Located only 20 km away from the hustle bustle of the city is the coastal town of Dumas, marked once by its numerous havelis (mansions) for the Nawabs (noblemen of the kings), now its peaceful setting is the reason people opt to move here from the city. The site for the house of a jeweler couple and the family of their son, lies minutes away from the coast and required only some elevation over the palms, to be able to afford breath-taking views of the Arabian Sea. An old baori (fresh water well) was found on site, a rare find in the coastal regions – and the joining of these two waters and weaving them through the house, became the driving force of the design.
The planning of spaces was imposed by the strict limits of Vaastu that had to be adhered to- a set of principles of traditional Indian building design that often arise from myth and defy rational and contextual thought processes. It assigns fixed locations of various spaces and elements to the cardinal directions – including the entrance, water bodies, kitchen and each of the bedrooms, down to the orientation of beds, even water closets.
Fragments of the past are manifested in a stone masonry enclosure for the house, high on the road side to form a visual and sound barrier, and open on the serene internal sides of the site. Thin concrete tubes are stacked up on this massive stone base, pushed in and pulled out to frame views of the expansive landscape all around. This play leaves behind a void within that emerges as the protagonist – a snaking volume that constricts and dilates, entwining each of the five floors into a seamless continuum.

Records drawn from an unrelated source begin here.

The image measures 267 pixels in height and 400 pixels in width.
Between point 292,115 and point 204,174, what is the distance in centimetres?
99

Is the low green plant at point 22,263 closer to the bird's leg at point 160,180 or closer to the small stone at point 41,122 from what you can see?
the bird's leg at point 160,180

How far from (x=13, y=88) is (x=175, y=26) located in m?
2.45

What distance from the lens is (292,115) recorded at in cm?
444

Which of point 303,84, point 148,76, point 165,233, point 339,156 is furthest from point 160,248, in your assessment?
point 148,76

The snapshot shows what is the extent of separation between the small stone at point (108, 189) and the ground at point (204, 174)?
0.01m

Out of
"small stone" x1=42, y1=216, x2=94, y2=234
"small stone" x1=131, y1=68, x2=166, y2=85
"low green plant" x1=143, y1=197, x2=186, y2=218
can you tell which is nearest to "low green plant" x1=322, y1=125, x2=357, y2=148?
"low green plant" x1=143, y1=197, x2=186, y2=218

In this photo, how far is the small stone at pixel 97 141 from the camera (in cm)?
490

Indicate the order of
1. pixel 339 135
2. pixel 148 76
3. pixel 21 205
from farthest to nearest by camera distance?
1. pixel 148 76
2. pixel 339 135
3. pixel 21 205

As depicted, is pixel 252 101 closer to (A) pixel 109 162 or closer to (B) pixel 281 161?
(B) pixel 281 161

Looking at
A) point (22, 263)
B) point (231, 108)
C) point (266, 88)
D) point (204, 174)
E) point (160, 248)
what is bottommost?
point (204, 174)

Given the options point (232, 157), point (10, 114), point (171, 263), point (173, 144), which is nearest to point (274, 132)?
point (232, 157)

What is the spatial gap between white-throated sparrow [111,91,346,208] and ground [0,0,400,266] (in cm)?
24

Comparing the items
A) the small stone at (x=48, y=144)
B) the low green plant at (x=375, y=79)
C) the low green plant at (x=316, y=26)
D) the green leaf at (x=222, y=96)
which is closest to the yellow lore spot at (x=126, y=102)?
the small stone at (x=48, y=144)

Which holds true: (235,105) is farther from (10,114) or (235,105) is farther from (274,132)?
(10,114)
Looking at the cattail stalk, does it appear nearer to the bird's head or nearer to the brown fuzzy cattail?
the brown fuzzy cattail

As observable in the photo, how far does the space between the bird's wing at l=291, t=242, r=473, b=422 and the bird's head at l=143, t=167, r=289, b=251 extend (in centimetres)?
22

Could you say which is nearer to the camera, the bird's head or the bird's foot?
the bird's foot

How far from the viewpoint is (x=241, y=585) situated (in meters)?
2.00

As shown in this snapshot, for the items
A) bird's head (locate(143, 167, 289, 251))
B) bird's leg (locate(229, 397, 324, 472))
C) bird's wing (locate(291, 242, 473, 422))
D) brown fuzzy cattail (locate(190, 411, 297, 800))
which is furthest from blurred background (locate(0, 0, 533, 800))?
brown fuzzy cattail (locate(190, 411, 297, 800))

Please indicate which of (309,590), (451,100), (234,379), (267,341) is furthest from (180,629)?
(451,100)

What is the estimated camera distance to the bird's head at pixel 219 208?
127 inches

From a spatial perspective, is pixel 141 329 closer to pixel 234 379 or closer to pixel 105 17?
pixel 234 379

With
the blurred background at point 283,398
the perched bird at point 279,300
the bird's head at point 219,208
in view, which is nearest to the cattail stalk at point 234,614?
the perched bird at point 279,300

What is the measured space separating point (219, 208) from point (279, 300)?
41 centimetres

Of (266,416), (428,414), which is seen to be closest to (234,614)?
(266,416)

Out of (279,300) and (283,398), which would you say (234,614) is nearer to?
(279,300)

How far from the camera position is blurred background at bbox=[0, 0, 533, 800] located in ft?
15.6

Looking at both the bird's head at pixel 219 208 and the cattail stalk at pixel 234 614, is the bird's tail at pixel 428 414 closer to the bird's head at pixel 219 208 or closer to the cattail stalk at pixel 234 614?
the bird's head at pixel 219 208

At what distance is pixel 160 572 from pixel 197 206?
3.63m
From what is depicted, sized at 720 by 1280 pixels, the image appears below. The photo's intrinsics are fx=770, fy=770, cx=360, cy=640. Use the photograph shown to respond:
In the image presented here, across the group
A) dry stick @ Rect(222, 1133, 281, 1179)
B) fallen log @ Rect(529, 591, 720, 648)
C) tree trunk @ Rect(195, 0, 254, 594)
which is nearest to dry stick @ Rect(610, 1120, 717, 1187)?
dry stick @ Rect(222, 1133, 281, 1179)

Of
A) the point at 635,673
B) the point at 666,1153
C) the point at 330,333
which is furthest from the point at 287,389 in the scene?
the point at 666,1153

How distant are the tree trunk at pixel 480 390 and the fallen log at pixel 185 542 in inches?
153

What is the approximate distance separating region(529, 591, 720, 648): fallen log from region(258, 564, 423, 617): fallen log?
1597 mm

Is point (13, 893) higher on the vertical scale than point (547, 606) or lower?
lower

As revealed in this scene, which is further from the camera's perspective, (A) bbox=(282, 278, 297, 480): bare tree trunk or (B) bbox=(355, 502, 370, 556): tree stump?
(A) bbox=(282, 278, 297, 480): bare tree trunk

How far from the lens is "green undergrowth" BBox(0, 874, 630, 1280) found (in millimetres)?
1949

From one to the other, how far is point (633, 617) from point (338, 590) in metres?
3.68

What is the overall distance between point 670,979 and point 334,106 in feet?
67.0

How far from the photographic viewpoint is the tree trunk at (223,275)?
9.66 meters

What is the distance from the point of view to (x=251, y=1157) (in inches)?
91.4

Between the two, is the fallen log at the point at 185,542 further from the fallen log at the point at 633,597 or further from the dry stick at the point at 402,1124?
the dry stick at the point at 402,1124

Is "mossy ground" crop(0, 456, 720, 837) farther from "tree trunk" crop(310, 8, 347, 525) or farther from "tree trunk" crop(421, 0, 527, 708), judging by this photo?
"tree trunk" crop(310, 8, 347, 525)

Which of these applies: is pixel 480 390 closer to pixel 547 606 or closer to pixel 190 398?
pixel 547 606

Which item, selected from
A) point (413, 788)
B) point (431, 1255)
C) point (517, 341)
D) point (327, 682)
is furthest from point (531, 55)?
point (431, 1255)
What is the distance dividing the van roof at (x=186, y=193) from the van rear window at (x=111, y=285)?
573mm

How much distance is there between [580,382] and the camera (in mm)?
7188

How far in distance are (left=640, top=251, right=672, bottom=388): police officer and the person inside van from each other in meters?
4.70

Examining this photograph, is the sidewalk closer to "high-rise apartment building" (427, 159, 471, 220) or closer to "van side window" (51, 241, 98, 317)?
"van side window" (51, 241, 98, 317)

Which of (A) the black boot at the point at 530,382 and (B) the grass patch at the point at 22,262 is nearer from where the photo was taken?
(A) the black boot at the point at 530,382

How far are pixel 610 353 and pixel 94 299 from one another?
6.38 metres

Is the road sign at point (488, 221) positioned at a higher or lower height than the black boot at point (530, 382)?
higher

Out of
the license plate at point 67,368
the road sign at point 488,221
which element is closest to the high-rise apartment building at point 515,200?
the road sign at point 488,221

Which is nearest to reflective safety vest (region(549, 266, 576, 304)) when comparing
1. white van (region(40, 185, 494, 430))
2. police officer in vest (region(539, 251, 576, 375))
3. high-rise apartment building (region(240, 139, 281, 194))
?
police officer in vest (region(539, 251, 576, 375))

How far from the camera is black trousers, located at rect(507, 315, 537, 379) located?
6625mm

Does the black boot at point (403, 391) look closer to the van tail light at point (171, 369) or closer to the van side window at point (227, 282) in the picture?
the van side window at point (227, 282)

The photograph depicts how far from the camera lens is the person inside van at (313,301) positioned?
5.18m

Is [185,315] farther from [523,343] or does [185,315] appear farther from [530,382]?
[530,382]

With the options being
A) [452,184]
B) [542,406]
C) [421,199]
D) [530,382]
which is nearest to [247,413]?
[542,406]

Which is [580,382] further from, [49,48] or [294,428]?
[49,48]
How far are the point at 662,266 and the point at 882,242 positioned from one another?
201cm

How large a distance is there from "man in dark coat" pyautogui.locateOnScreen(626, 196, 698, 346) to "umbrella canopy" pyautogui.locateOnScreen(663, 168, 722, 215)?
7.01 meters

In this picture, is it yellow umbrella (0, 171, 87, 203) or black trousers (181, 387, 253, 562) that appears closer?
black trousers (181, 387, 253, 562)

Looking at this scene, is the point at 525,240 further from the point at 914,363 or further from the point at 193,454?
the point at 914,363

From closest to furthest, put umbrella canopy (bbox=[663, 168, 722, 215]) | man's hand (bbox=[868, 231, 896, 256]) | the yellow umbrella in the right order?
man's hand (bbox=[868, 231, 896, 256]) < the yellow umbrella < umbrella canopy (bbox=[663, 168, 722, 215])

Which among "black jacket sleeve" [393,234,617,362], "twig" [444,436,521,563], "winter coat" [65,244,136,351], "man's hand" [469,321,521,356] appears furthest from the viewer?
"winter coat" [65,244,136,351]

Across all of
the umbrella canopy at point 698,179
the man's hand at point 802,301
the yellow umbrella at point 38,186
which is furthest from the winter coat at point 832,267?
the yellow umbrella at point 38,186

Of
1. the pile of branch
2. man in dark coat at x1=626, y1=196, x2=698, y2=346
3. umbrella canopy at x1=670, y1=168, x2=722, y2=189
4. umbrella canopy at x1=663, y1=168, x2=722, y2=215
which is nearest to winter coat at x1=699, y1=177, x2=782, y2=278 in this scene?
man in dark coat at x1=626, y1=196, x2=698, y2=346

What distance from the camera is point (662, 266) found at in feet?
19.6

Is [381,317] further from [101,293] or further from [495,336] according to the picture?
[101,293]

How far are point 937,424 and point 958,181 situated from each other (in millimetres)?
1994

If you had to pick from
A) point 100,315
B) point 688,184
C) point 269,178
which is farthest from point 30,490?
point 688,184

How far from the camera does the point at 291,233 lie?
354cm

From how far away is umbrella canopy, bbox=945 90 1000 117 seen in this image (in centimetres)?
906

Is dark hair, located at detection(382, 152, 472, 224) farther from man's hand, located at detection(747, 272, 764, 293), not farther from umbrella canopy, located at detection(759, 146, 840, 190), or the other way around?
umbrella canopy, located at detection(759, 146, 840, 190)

While each tube on the upper floors contains private suites for members of the joint family, the common spaces of the house including the living areas, temple, entrance vestibule, kitchen and utilities are all nestled directly beneath them. Of these, the family and formal living areas along with the dining, open out into a semi open verandah at the corner of the house adjoining a swimming pool and landscape beyond. With the sit out of the master bedroom and childrens’ lounge on the first floor looking into this space, it forms the nucleus of the house by default. From here, one looks at the baori deep into the ground on one side and sky through the void on the other.
Inspired by the now extinct typology of the ancient Indian step well, a long flight of steps that give access to an ever-fluctuating table of water – the stair starts from the base of the well, rings along the inside and wraps around the sunlit void, connecting all of the spaces as one rises to the top – a walk 150 steps up to the sea.